Aniane, Montpellier : le "laborieux" combat d'une salariée pour être reconnue victime des pesticides
En 2016, après un énième été à pulvériser les vignes d'un "cocktail" de produits phytosanitaires, Gaëlle Galien tombe "KO". Cette salariée viticole héraultaise n'imaginait pas alors que son travail l'avait rendue malade, ni qu'elle allait devoir "batailler" longuement pour faire reconnaître un lien entre son cancer et les pesticides.
C’était un épandage “à la bonne franquette”
Avec “plus de quinze ans dans la viticulture”, dans l’Hérault, et une exposition, “de près ou de loin, à tout un tas de molécules”, l’ancienne salariée agricole pensait pourtant “cocher toutes les cases” de la maladie professionnelle.
“A mes débuts, comme ouvrière, je passais l’arsenic à la pompe à dos”, sans gants ni masque de protection, retrace Gaëlle Galien à l’AFP. Avec “souvent” du liquide qui lui “coulait dans le dos”, c’était un épandage “à la bonne franquette, en short et en tee-shirt”, ironise-t-elle.
Passée salariée viticole, et “tractoriste à plein temps”, elle traite chaque année les vignes à l’aide de “toute une collection de produits” phytosanitaires, une “période assez intense de pulvérisation qui va de fin avril à fin juillet”, détaille-t-elle.
“Cela a été un peu laborieux”, euphémise Gaëlle Galien
Début 2016, elle ressent “des migraines” et une baisse de forme. Mais “quand on travaille dans le monde agricole, on ne s’arrête pas. Je me disais ‘ça va passer, ça va passer’“. Sauf qu’après avoir “fait toute la saison en tirant sur la corde”, la salariée viticole “fait un gros malaise” et son médecin s’alarme.
Après toute “une panoplie d’examens”, le diagnostic tombe: Gaëlle Galien est atteinte d’un syndrome myéloprolifératif, un cancer du sang “qui évolue très lentement” et qui nécessite une chimiothérapie orale quotidienne.
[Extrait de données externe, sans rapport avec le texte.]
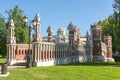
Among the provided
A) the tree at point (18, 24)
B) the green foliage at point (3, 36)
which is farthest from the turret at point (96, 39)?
the green foliage at point (3, 36)

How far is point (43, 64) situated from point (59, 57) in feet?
20.3

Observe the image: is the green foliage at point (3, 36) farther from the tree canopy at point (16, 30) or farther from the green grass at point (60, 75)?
the green grass at point (60, 75)

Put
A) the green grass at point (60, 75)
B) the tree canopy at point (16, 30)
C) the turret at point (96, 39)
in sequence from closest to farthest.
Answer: the green grass at point (60, 75)
the turret at point (96, 39)
the tree canopy at point (16, 30)

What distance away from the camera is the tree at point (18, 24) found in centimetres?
6089

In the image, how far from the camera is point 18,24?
201 ft

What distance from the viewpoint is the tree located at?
60.9 m

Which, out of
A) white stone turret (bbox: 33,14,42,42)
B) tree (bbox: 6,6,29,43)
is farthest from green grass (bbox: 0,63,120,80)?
tree (bbox: 6,6,29,43)

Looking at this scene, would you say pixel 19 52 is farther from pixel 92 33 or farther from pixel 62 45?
pixel 92 33

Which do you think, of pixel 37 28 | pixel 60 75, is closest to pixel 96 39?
pixel 37 28

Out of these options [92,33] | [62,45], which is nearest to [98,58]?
[92,33]

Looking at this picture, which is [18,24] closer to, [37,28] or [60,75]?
[37,28]

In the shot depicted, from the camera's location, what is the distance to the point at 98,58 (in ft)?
175

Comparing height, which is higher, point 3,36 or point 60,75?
point 3,36

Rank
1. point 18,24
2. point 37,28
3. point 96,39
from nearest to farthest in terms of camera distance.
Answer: point 37,28, point 96,39, point 18,24
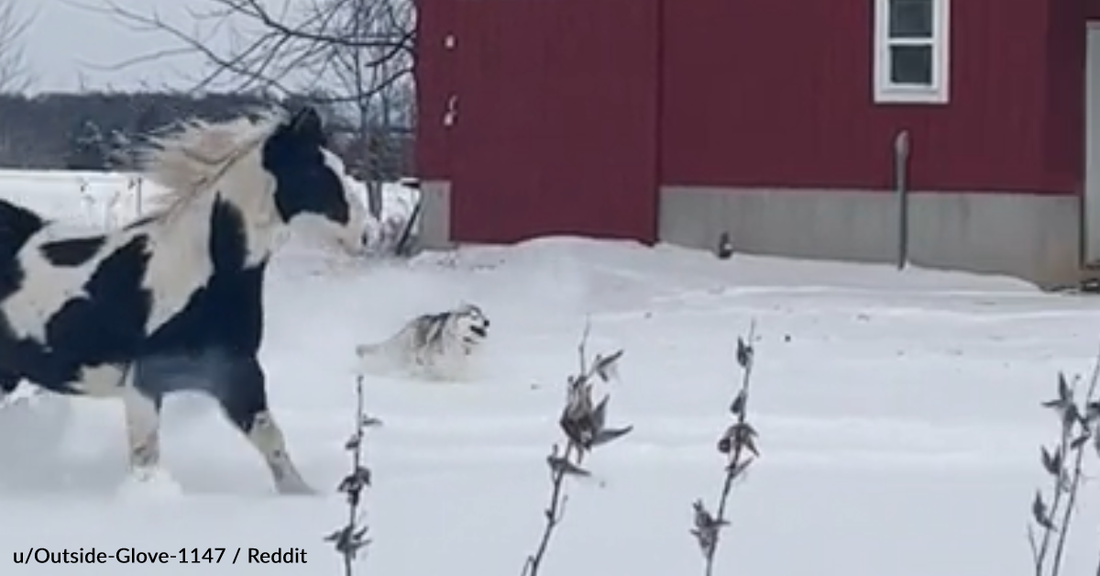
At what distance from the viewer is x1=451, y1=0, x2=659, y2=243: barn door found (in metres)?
19.9

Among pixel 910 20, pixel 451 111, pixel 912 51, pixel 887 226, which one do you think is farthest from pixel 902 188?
pixel 451 111

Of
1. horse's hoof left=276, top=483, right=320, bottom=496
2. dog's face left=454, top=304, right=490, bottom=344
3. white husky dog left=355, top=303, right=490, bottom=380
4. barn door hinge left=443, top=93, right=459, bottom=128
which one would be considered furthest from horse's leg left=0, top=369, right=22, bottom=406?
barn door hinge left=443, top=93, right=459, bottom=128

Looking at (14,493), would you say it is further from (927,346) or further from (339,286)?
(339,286)

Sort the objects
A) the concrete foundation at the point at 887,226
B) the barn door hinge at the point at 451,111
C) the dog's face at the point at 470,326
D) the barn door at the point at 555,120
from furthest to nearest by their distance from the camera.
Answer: the barn door hinge at the point at 451,111
the barn door at the point at 555,120
the concrete foundation at the point at 887,226
the dog's face at the point at 470,326

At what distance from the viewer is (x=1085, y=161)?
61.5ft

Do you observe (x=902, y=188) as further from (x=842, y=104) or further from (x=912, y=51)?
(x=912, y=51)

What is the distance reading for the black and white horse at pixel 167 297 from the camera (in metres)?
7.14

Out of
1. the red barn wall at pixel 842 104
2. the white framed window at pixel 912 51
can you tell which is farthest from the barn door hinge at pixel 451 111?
the white framed window at pixel 912 51

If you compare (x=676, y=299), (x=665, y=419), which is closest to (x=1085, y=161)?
(x=676, y=299)

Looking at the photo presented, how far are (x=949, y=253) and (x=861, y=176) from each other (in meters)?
0.98

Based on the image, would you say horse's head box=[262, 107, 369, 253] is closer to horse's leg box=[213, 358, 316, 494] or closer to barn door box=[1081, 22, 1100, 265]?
horse's leg box=[213, 358, 316, 494]

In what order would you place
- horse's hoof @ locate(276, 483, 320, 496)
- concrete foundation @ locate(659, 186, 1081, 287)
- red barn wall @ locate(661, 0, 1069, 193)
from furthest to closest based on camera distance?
concrete foundation @ locate(659, 186, 1081, 287), red barn wall @ locate(661, 0, 1069, 193), horse's hoof @ locate(276, 483, 320, 496)

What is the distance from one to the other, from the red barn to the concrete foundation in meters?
0.02

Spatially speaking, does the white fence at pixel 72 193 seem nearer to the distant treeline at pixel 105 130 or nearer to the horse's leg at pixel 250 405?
the distant treeline at pixel 105 130
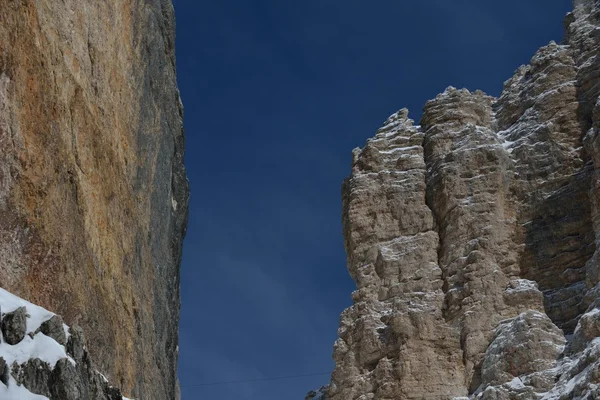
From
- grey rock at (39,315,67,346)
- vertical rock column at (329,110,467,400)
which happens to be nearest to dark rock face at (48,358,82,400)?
grey rock at (39,315,67,346)

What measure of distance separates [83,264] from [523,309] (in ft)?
139

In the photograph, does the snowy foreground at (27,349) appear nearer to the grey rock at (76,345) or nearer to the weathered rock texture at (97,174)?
the grey rock at (76,345)

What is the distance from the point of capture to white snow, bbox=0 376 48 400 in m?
20.1

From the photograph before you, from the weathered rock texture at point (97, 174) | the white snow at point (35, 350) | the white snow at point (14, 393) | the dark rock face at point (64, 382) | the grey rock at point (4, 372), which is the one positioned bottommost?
the white snow at point (14, 393)

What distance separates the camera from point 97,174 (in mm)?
31141

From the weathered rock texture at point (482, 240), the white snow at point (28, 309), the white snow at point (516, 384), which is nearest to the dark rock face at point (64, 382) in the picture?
the white snow at point (28, 309)

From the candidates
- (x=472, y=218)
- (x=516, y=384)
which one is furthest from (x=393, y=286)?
(x=516, y=384)

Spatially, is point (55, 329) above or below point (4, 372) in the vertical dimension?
above

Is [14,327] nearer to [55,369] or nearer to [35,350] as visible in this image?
[35,350]

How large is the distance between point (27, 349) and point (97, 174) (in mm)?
9998

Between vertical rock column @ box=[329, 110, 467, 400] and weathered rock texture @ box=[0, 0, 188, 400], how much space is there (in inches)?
1095

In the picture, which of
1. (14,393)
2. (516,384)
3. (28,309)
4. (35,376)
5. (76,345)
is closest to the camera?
(14,393)

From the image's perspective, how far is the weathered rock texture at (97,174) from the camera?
2644 centimetres

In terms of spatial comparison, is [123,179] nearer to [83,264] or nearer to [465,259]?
[83,264]
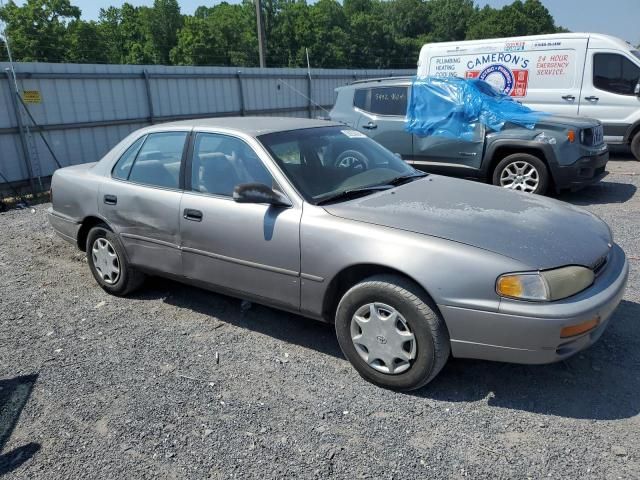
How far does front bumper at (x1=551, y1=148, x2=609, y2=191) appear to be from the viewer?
7.09 m

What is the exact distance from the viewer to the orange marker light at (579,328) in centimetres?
270

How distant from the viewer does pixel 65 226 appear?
16.4 ft

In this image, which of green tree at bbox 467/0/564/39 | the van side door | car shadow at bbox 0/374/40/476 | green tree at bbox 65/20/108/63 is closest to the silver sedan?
car shadow at bbox 0/374/40/476

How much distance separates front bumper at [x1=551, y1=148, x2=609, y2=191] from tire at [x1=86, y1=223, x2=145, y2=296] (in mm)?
5589

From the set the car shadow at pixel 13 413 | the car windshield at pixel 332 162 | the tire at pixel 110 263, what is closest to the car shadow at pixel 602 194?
the car windshield at pixel 332 162

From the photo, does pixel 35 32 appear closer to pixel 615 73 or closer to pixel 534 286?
pixel 615 73

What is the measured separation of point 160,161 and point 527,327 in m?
3.05

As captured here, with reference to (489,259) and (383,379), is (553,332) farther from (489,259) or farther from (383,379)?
(383,379)

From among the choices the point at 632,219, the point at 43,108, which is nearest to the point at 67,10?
the point at 43,108

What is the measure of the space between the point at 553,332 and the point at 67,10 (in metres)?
64.6

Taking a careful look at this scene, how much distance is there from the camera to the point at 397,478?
2457mm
La pathologie est inscrite au tableau des maladies professionnelles causées par l’utilisation de pesticides, un lien qu’elle ne fait absolument pas dans l’immédiat. “L’urgence, c’est de me soigner”, raconte la quadragénaire.
La première à la questionner sur une éventuelle exposition aux pesticides sera la Mutualité sociale agricole (MSA), le régime de protection sociale obligatoire des professionnelles de l’agriculture, affirme Gaëlle Galien.
“L’impression d’avoir 70 ans”
Mais quand elle formalise auprès de sa caisse de MSA une déclaration de maladie professionnelle, en 2017, la salarié essuie “un gentil refus” au motif qu’il ne peut être retenu un “lien certain et direct” de causalité entre son travail et sa pathologie. Ce qui la “fait bondir au plafond”. Elle ne “lâche pas” l’affaire et la porte devant la justice.
Au tribunal, après avoir cherché à obtenir, en vain, les listes de tous les produits chimiques auxquels elle a été exposée auprès de ses anciens employeurs, et avoir plaidé auprès de la MSA pour qu’ils obligent les domaines à lui fournir ces listes, Gaëlle Galien a “l’impression, enfin, d’être écoutée”. Le seul document dont elle peut se prévaloir est un rapport médical qui a pu remonter jusqu’à 39 produits phytosanitaires, “des molécules contenant du benzène”, précise-t-elle. Le tribunal judiciaire de Montpellier reconnaît en novembre 2021 le caractère professionnel de la maladie de Gaëlle Galien, une victoire toutefois au goût amer.
“Aujourd’hui, ma pathologie est soignée, mais imaginons que demain cela s’aggrave ou qu’une nouvelle maladie se déclenche à cause de tel ou tel produit, je n’ai aucun moyen de le savoir”, déplore l’ancienne salariée, “scandalisée” que ses ex-employeurs refusent toujours à ce jour de lui fournir les listes des produits utilisés.
Mise en inaptitude en 2017 et licenciée, Gaëlle Galien est “incapable de tenir un travail standard”, du fait de son traitement médicamenteux, de “migraines incessantes” et d’une “envie de vomir constante”. “Je ne peux plus rester exposée au soleil, faire des efforts soutenus, marcher longtemps. J’ai 45 ans et l’impression d’en avoir 70”, souffle-t-elle.